> TEXT SEGMENT
◇ ◇ ◇ ◇
I also spotted a huge black scorpion but wasn’t quick enough with our trusty Lumix. Then guess what we spotted this little lady in the long grass just to the side of the track.
Then Jac realised that not far behind her were two youngsters, yes 3 Cheetahs together! This was getting better and better.
After a few minutes the mother started to move off and they were obviously in full hunting mode, I really wouldn’t want to be a young Springbok with this lot nearby.
What a place! And then we spotted our first true black maned Lion, a real beauty.
Our two nights at Nossob went far too quickly, but the campsite is always full (its not very big, and that makes it far more special), and as usual we met some really nice people (and some strange ones).
Once again we saw Lions including a group of three lioness’s that Jac spotted from miles away, we just sat there and they crossed our track right behind Colonel K.
And more Black Maned Lions.
This really is predator spotting heaven, but there were also many other animals about such as this Yellow Mongoose that seemed to like sheltering under the truck in the campsite. He might look nice and sweet but apparently they do bite and do carry rabies………
Also at Nossob, there was a huge number of Abdim’s Stork present, mostly roosting in the trees, but occasionally doing a good impression of a flock of vultures circling high in the sky.
Near to the storks were a huge number of Tawny Eagles cooling off in the trees in the midday sun.
Our last night in Nossob was met with a huge down pour complete with a massive thunderstorm, not too much of a problem for us in the truck but a bit of a nightmare for those South Africans that were either in roof tents or those that were mostly in ground tents, but hey it is the rainy season.
◇ ◇ ◇ ◇
[Data items]

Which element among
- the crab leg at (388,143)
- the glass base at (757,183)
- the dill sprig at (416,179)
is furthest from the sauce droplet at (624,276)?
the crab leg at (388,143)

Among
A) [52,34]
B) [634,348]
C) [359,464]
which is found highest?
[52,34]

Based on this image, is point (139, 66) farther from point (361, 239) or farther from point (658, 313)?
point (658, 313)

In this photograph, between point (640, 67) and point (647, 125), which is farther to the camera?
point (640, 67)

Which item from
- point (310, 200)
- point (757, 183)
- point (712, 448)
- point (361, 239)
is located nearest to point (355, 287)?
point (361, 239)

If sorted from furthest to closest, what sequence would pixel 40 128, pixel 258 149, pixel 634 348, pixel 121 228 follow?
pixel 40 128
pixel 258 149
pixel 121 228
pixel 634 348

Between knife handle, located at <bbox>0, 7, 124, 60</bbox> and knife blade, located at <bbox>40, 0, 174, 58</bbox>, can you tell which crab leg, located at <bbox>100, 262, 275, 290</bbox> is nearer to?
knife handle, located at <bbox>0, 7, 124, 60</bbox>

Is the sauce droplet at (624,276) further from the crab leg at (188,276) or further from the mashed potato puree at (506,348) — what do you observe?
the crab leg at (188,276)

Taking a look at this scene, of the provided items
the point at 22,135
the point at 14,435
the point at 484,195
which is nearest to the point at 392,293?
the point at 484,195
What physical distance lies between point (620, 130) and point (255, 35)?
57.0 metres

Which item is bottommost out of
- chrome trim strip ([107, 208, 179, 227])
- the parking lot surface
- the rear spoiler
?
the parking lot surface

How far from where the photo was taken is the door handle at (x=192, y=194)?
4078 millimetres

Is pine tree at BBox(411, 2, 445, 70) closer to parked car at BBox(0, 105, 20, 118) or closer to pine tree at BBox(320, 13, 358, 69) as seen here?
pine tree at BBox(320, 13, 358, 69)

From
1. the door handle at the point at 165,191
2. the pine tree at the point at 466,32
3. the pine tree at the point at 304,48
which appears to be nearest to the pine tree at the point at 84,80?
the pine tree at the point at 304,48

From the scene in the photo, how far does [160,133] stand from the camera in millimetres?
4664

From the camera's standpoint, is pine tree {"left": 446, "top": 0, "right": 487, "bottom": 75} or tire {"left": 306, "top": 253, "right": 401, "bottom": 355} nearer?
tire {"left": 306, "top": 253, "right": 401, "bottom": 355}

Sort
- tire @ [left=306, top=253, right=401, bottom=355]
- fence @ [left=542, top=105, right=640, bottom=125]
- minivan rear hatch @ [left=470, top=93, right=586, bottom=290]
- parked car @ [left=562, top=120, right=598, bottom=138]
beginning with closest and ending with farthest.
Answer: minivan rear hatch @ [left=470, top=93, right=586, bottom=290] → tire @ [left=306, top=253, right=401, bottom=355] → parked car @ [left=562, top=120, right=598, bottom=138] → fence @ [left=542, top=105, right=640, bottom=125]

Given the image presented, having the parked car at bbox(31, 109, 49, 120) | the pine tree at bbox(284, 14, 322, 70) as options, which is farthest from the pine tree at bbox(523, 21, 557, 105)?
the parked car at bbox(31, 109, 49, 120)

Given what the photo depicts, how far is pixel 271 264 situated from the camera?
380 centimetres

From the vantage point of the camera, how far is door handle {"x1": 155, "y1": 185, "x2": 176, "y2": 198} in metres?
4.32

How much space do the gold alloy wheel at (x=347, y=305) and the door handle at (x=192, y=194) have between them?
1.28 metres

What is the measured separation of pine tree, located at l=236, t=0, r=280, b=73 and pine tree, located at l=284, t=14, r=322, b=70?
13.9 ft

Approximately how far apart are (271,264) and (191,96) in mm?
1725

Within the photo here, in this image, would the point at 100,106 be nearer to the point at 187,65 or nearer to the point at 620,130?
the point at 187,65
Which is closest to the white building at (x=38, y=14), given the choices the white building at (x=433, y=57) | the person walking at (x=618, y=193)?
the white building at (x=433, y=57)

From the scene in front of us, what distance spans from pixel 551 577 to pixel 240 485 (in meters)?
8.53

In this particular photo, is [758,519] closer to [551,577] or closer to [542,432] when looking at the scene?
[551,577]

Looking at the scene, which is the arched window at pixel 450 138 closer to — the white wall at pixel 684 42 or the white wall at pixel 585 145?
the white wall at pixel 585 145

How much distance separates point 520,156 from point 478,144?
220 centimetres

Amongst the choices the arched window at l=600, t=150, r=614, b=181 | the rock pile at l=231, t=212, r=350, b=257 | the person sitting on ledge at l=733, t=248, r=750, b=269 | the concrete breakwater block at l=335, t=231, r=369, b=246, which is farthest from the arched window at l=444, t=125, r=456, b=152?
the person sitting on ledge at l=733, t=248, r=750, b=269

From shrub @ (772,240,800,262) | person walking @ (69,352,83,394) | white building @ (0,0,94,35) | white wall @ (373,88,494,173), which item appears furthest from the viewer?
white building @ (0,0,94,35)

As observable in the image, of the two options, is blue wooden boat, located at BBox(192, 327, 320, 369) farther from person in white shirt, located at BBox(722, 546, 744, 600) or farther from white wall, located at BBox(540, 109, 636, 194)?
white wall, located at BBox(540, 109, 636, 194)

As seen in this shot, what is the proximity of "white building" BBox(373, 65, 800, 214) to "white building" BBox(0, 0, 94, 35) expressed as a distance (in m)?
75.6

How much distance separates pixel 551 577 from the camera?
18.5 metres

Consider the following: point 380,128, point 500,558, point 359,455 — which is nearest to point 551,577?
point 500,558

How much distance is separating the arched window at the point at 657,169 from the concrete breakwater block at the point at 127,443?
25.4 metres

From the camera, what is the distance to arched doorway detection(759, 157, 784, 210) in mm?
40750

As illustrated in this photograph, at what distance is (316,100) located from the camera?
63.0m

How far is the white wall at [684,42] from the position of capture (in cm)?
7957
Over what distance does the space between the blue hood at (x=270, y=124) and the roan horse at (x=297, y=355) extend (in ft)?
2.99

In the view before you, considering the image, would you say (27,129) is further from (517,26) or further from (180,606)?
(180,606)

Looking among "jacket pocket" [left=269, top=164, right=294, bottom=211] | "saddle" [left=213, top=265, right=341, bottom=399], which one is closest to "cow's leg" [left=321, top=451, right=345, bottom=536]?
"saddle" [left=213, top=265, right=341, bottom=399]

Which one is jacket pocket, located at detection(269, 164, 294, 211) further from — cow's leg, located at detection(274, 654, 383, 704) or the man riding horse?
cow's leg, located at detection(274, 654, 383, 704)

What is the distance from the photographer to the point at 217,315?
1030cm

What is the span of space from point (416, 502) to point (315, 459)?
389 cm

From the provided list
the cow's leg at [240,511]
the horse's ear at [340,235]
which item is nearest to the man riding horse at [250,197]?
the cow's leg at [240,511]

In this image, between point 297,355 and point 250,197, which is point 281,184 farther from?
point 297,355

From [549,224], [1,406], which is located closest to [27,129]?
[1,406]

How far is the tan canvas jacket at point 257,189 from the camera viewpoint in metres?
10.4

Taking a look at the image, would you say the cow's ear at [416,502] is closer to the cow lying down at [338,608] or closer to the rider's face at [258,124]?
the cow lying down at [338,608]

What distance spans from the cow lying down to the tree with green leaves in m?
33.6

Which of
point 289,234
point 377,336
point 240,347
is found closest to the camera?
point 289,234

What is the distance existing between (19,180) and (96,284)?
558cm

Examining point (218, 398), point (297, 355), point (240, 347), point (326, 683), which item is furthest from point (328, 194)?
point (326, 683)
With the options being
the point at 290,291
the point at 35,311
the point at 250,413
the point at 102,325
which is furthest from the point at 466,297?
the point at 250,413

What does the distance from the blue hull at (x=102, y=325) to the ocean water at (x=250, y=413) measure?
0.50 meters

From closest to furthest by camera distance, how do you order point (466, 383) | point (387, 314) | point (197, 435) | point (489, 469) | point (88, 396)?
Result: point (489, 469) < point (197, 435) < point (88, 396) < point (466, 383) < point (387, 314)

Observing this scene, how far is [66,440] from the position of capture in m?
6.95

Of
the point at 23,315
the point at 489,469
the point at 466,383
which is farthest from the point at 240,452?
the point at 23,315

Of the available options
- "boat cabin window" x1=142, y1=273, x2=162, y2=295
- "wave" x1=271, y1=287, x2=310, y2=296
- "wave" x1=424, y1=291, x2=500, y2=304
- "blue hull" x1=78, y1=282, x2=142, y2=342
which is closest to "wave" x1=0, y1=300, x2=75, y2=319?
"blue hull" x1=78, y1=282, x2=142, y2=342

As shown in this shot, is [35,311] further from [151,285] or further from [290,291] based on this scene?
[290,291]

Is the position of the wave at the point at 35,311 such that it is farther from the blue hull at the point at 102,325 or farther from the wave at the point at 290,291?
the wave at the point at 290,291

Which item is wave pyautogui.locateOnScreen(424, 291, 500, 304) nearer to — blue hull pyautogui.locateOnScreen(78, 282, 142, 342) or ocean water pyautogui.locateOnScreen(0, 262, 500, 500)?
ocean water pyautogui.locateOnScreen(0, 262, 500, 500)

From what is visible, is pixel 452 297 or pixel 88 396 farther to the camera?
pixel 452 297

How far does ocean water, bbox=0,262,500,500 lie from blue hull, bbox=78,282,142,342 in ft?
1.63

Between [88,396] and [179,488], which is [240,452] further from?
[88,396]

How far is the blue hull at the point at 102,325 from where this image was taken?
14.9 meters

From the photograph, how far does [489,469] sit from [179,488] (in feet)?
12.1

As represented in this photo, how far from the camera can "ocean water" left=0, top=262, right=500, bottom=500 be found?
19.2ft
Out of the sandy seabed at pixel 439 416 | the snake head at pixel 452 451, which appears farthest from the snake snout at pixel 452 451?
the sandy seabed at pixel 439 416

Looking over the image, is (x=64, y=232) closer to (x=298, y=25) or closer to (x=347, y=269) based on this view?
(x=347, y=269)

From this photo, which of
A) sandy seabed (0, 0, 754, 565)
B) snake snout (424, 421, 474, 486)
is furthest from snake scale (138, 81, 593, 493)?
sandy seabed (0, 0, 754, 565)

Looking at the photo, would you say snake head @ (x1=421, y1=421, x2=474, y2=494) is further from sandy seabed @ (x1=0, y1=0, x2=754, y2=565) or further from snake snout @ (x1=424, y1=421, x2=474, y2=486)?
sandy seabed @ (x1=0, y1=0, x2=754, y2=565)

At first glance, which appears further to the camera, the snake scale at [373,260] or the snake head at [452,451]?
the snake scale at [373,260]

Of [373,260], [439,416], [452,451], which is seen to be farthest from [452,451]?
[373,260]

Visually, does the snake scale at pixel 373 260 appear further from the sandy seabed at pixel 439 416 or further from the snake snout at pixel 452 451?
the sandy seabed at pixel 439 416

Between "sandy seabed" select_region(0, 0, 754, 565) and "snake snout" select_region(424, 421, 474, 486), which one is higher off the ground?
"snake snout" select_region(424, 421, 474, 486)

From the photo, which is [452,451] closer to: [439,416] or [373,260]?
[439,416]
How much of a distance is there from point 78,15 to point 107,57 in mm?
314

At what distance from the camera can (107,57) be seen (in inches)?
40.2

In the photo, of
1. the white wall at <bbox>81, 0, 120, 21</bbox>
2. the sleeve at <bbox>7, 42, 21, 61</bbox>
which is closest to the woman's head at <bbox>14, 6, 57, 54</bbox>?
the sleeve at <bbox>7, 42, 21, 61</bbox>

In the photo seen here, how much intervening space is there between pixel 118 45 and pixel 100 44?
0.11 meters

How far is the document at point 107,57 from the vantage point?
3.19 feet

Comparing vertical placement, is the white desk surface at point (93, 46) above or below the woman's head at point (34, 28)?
◇ ◇ ◇ ◇
> PROBLEMS AND TASKS
A) Answer these questions from the safari account:
(i) How many Cheetahs were together?
(ii) Where did the Yellow Mongoose seem to like sheltering?
(iii) What were the Tawny Eagles doing in the trees?
B) List every kind of animal that the safari account says the writers actually saw.

> THE REPLIES
A)
(i) Three: the mother and two youngsters.
(ii) Under the truck in the campsite.
(iii) Cooling off in the midday sun.

B)
- Huge black scorpion
- Cheetahs
- Lions, including black maned Lions and lionesses
- Yellow Mongoose
- Abdim's Stork
- Tawny Eagles